China: “Genetically Edited” Babies Prove that All Human Attributes are Genetic, not Environmental

News that a doctor in China has produced the world’s first “gene-edited babies” has proven once again that all human attributes are genetic in origin, and not environmental, as the race-denying liberal establishment claims.

According to news reports, the Chinese team, led by He Jiankui of Southern University of Science and Technology of China in Shenzhen, used the CRISPR gene editing technique to try to disable the gene for the protein CCR5, which is the “hook” onto which HIV enters and infects cells.

Seven pairs of men and women reportedly took part in the experiment. All of the men were HIV-positive, and, according to the Associated Press, each couple was offered free IVF treatment in exchange for participating in what was described on ethical consent forms as an “AIDS vaccine development program”. The team behind the work says the couples were fully informed about the experiment.

The sperm from each man was “washed” to rid it of any HIV, and then injected into eggs extracted from their partners. Next, the CRISPR gene editing machinery was injected into the resulting embryos.
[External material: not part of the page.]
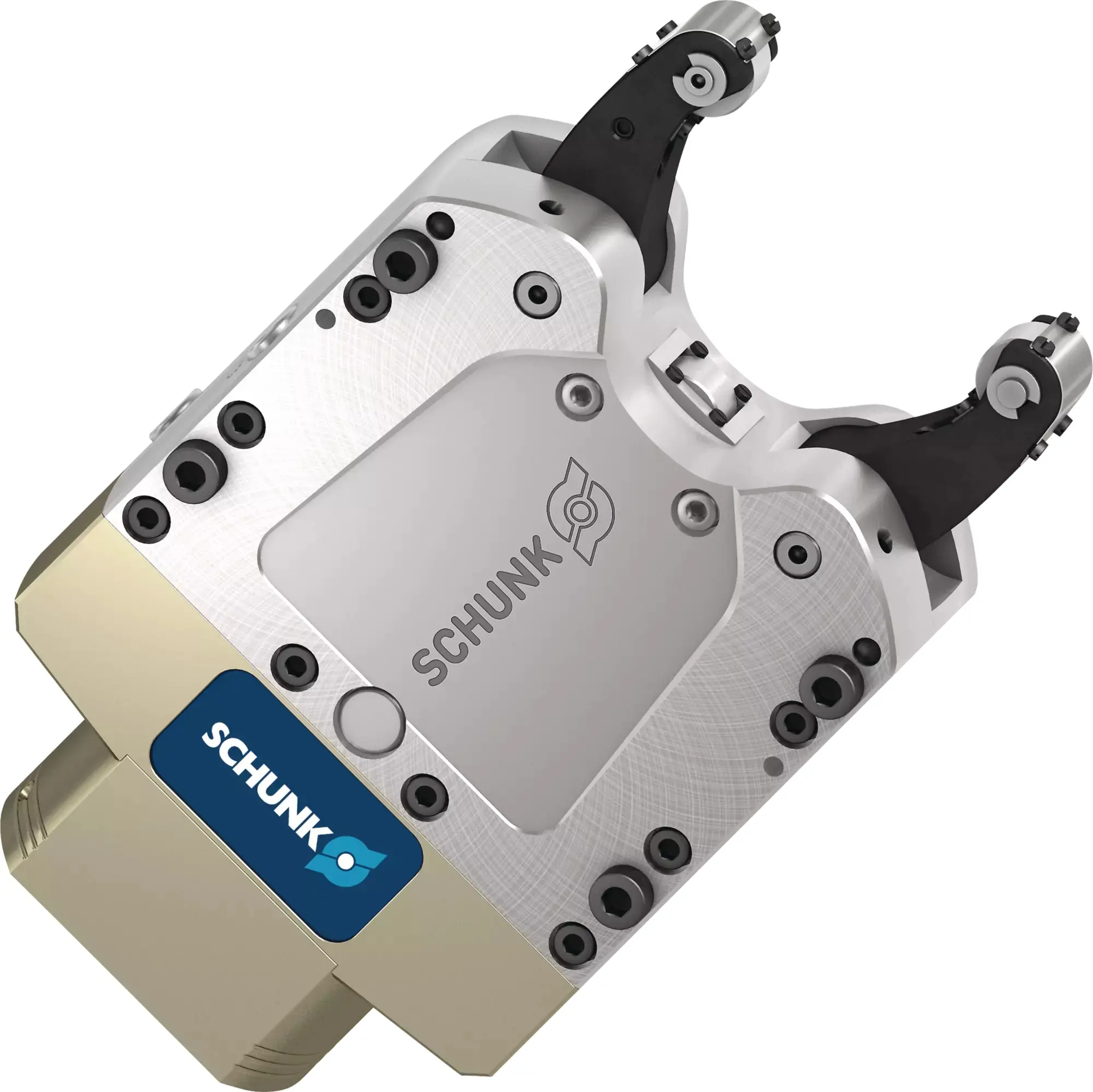 Produktfoto 1 von SCHUNK THL plus 100 M-Z, Lünetten mit rückseitigem Zylinder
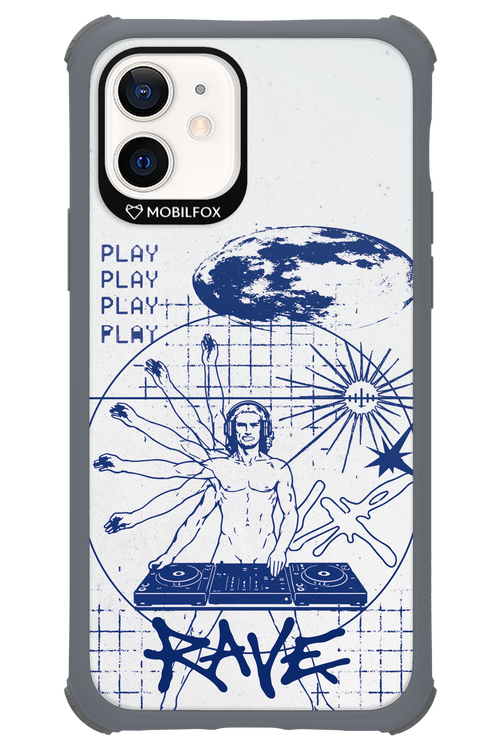 Rave Human 2.0 - Apple iPhone 12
In total, the experiment produced 22 embryos. To check that the CRISPR gene editing had worked, a single cell was removed from each embryo and analyzed. Apparently 16 embryos had successfully been edited, 11 of which were implanted. Only one pregnancy was successfully achieved, and it produced twins.

Of these twins, one is said to have had both their copies of CCR5 disabled. That means that their body won’t make the CCR5 protein, and their cells should be able to resist infection with HIV. However, according to the Associated Press, the embryo for the second twin only had one copy of CCR5 disabled.

According to a fact sheet provided by the US National Library of Medicine (NLM), genome editing “is of great interest in the prevention and treatment of human diseases” and “most research on genome editing is done to understand diseases using cells and animal models.”

It is being explored in research on a wide variety of diseases, including single-gene disorders such as cystic fibrosis, hemophilia, and sickle cell disease. It also holds promise for the treatment and prevention of more complex diseases, such as cancer, heart disease, mental illness, and human immunodeficiency virus (HIV) infection.

However, the NLM says, “Ethical concerns arise when genome editing is used to alter human genomes . . . including whether it would be permissible to use this technology to enhance normal human traits (such as height or intelligence). Based on concerns about ethics and safety, germline cell and embryo genome editing are currently illegal in many countries.”

The real lesson of this test case—and of the reality of gene editing—is, as mentioned by the NLM, the fact that intelligence and all other  physical attributes are in fact genetic, and not environmental.